E.S. writes poetry and fiction for people who survived by adapting until it became a personality. Their work lives in the aftermath, examining quiet violence, emotional endurance, and the damage that forms when survival is mistaken for strength. These are not healing stories so much as psychological autopsies of love, power, and attachment. The tone is dark, restrained, and unsettling in a way that lingers rather than explodes. This work is for anyone who stayed too long, learned too much, and refuses to romanticize what it cost.

I Warned Them & They Stayed

The relationships that helps me the most are the ones where I don’t have to pretend I’m simpler than I am. Where I don’t have to translate myself into something softer so I’m easier to keep. These are the relationships where I can say the thing I’m ashamed of saying and watch the room not empty. That alone is a kind of mercy. Because most of my life has taught me that honesty is expensive and usually paid for with abandonment.

They help because vulnerability is allowed to be ugly. Not cinematic. Not brave. Ugly like saying I’m jealous when I shouldn’t be. Ugly like admitting I want reassurance even though I hate needing it. Ugly like knowing exactly why I’m like this and still being unable to stop it. The people who matter don’t try to spin that into growth. They let it be what it is. Pain that learned how to speak.

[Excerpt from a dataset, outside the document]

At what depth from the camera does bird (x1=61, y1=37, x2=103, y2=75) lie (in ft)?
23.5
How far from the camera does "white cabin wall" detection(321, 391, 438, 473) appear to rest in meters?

These relationships hurt because they see me clearly. Not the curated version. Not the version that functions well at parties. They see the intensity, the spirals, the way I love like I’m trying to make up for something I lost before I had language. And somehow they don’t flinch. Which is terrifying, because being seen means I can’t pretend I’m misunderstood anymore. I am understood. And still chosen. That’s worse, actually.

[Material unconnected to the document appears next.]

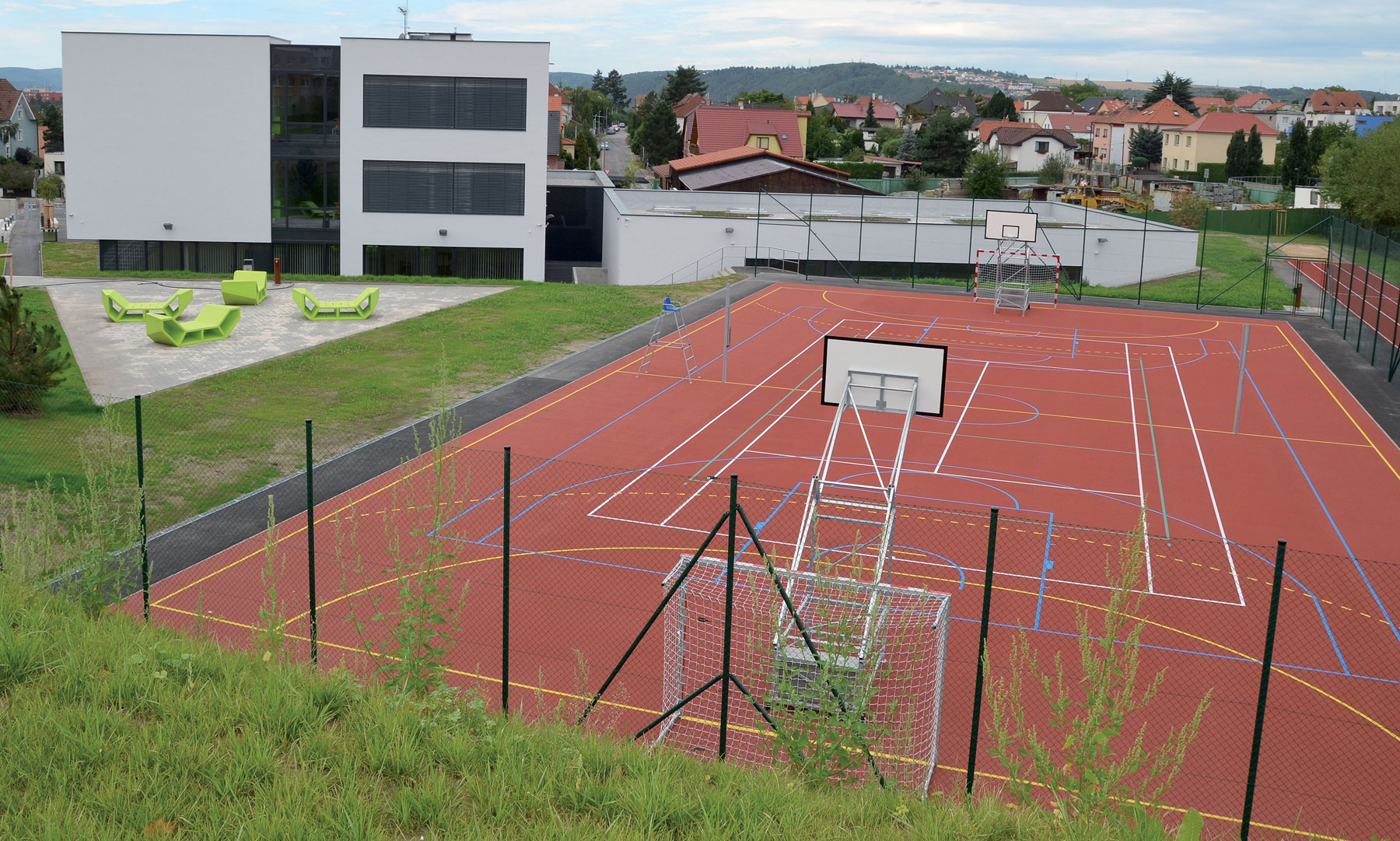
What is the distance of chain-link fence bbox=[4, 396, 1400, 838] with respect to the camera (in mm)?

Dark humor is how I survive intimacy. If I joke about my damage and you laugh, it’s not because it’s funny. It’s because we both know how bad it really is. Humor is how I ask, “Can you sit with this?” without saying it out loud. When someone laughs gently instead of minimizing it or getting scared, I know they’re not here to fix me or flee me. They’re here to stay and witness.

What cuts the deepest is realizing I am loved not just as a project, but as a person with benefits. I bring care. I bring attention. I bring loyalty that borders on feral. I remember things. I feel things. I notice shifts in tone like a survival skill. The right people don’t see my depth as a liability they tolerate. They see it as the reason the connection feels real, even when it’s heavy enough to bruise.

The relationships that help me the most don’t save me. They don’t make me whole. They don’t cure the ache that lives under my ribs. They just don’t ask me to lie about it. They let me be complicated, painful, loving, exhausting, and real all at once. And somehow, in a world that usually demands I be less, that hurts in a way that feels like relief.